◆ **Work request**
Below are some records; copy them word for word and drop the pictures.

··· Extracted data ···

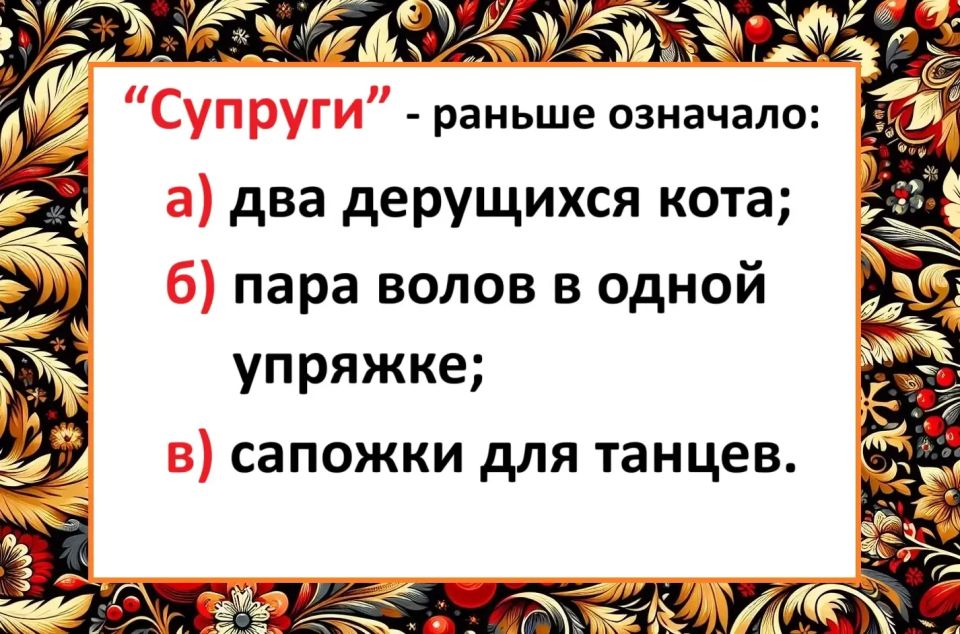 “Супруги” - раньше означало:

а) два дерущихся кота;

б) пара волов в одной упряжке;

в) сапожки для танцев.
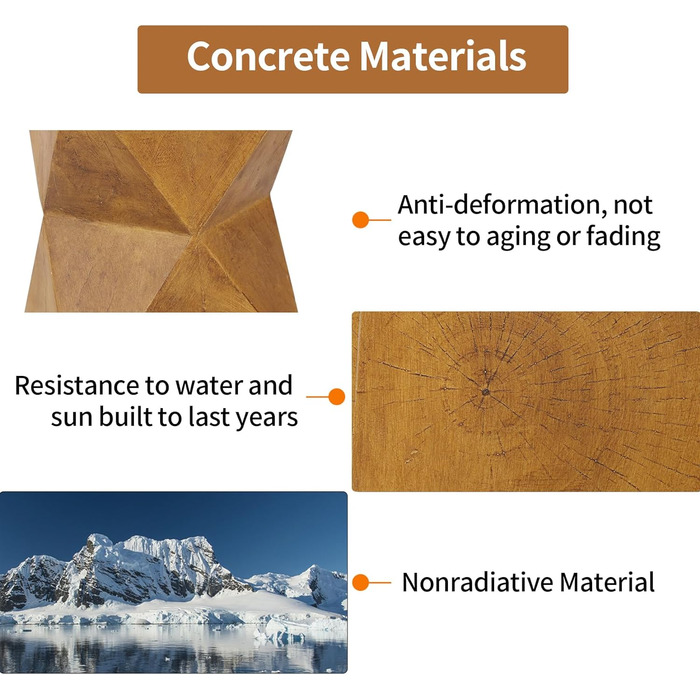 Concrete Materials

Anti-deformation, not easy to aging or fading

Resistance to water and sun built to last years

Nonradiative Material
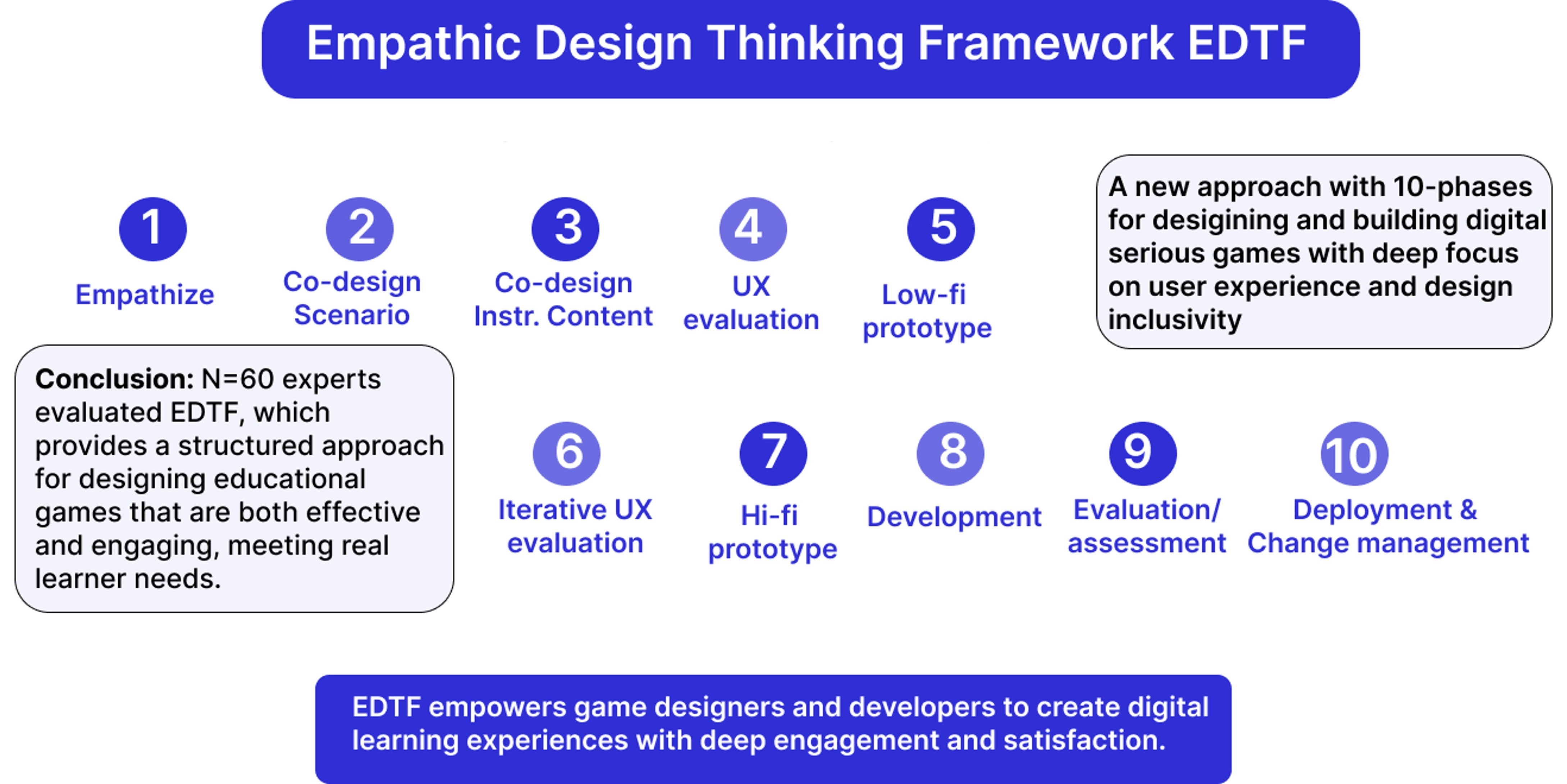 Empathic Design Thinking Framework EDTF

1
Empathize

2
Co-design Scenario

3
Co-design Instr. Content

4
UX evaluation

5
Low-fi prototype

A new approach with 10-phases for desigining and building digital serious games with deep focus on user experience and design inclusivity

Conclusion: N=60 experts evaluated EDTF, which provides a structured approach for designing educational games that are both effective and engaging, meeting real learner needs.

6
Iterative UX evaluation

7
Hi-fi prototype

8
Development

9
Evaluation/ assessment

10
Deployment & Change management

EDTF empowers game designers and developers to create digital learning experiences with deep engagement and satisfaction.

···

◆ **Finished task**
 “Супруги” - раньше означало:

а) два дерущихся кота;

б) пара волов в одной упряжке;

в) сапожки для танцев.
 Concrete Materials

Anti-deformation, not easy to aging or fading

Resistance to water and sun built to last years

Nonradiative Material
 Empathic Design Thinking Framework EDTF

1
Empathize

2
Co-design Scenario

3
Co-design Instr. Content

4
UX evaluation

5
Low-fi prototype

A new approach with 10-phases for desigining and building digital serious games with deep focus on user experience and design inclusivity

Conclusion: N=60 experts evaluated EDTF, which provides a structured approach for designing educational games that are both effective and engaging, meeting real learner needs.

6
Iterative UX evaluation

7
Hi-fi prototype

8
Development

9
Evaluation/ assessment

10
Deployment & Change management

EDTF empowers game designers and developers to create digital learning experiences with deep engagement and satisfaction.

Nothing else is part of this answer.